STATED PROBLEM:
From the line containing "Examining the photo" down to the final line of the entries below, quote every line verbatim. Exclude pictures.

-------- ENTRIES SUPPLIED

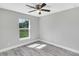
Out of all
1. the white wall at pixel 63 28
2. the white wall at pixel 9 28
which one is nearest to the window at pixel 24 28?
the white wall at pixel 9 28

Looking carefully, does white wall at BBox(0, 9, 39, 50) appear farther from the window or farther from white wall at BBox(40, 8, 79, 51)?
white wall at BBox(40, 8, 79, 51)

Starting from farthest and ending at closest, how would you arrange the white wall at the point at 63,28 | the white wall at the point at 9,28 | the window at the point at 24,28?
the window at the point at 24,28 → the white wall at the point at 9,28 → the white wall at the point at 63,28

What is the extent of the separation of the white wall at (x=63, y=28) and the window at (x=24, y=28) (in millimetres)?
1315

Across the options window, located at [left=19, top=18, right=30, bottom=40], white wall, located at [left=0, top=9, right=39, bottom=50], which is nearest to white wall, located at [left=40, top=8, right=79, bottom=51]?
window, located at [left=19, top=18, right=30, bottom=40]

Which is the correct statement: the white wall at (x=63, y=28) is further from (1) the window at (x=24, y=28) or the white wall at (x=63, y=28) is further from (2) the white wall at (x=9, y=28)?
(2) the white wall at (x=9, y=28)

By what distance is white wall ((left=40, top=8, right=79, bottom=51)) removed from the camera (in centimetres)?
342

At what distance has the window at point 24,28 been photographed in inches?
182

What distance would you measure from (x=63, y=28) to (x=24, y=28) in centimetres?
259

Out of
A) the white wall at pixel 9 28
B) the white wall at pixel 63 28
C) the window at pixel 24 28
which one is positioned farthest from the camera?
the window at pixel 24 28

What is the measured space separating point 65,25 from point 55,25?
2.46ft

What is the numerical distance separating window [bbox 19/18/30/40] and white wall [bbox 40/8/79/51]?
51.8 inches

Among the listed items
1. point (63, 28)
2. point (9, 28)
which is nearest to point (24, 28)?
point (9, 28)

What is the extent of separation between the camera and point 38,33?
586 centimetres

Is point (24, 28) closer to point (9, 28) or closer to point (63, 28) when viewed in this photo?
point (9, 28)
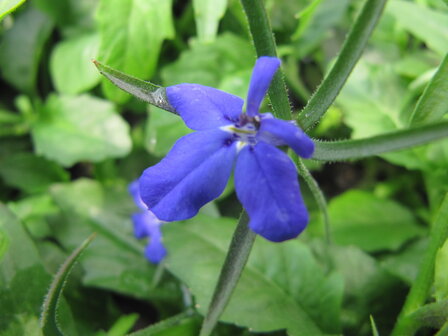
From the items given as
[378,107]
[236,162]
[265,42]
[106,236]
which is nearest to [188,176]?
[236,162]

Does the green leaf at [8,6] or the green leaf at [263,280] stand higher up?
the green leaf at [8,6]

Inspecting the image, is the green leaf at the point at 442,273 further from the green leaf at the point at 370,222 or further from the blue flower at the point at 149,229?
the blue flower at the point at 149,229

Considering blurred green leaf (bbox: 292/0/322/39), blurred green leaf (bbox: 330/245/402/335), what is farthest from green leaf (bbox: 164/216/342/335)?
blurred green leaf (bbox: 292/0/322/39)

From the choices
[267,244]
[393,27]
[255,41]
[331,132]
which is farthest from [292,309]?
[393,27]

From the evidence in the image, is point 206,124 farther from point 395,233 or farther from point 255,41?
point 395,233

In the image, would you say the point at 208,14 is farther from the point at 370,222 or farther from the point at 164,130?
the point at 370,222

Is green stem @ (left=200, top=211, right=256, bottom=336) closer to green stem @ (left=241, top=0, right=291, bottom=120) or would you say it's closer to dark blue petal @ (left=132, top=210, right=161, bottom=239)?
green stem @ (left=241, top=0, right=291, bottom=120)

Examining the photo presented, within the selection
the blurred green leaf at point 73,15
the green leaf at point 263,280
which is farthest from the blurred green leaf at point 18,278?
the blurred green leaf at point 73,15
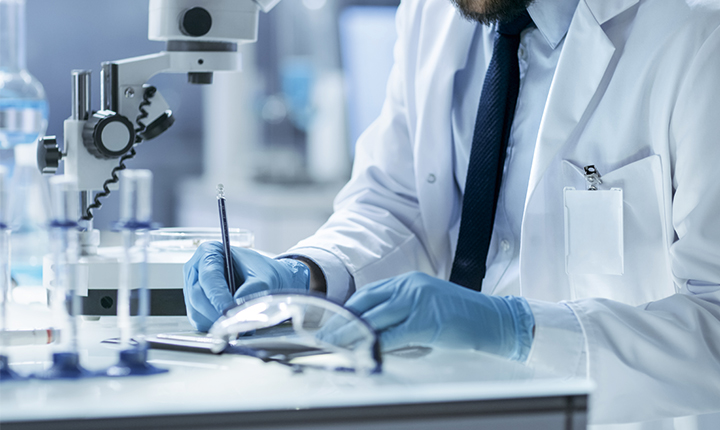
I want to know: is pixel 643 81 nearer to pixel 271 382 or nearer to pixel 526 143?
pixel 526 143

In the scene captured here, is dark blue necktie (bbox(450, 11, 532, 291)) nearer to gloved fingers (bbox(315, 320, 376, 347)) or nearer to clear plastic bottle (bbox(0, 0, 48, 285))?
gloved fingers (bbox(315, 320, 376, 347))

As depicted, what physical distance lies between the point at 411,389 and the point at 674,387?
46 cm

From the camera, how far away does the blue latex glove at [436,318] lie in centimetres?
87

----------------

THE ANSWER:
Examining the photo presented, within the selection
the blurred green leaf at point 73,15
the green leaf at point 263,280
which is farthest from the blurred green leaf at point 18,278?
the blurred green leaf at point 73,15
I want to know: is pixel 643 81 nearer to pixel 271 382 or nearer to pixel 526 143?
pixel 526 143

In the scene captured here, is dark blue necktie (bbox(450, 11, 532, 291)) nearer to gloved fingers (bbox(315, 320, 376, 347)) or nearer to clear plastic bottle (bbox(0, 0, 48, 285))?
gloved fingers (bbox(315, 320, 376, 347))

As depicted, what physical distance lies between the point at 411,389 and the point at 674,387?
46 cm

From the camera, how far away does the blue latex glove at [436,318] lie in centimetres?
87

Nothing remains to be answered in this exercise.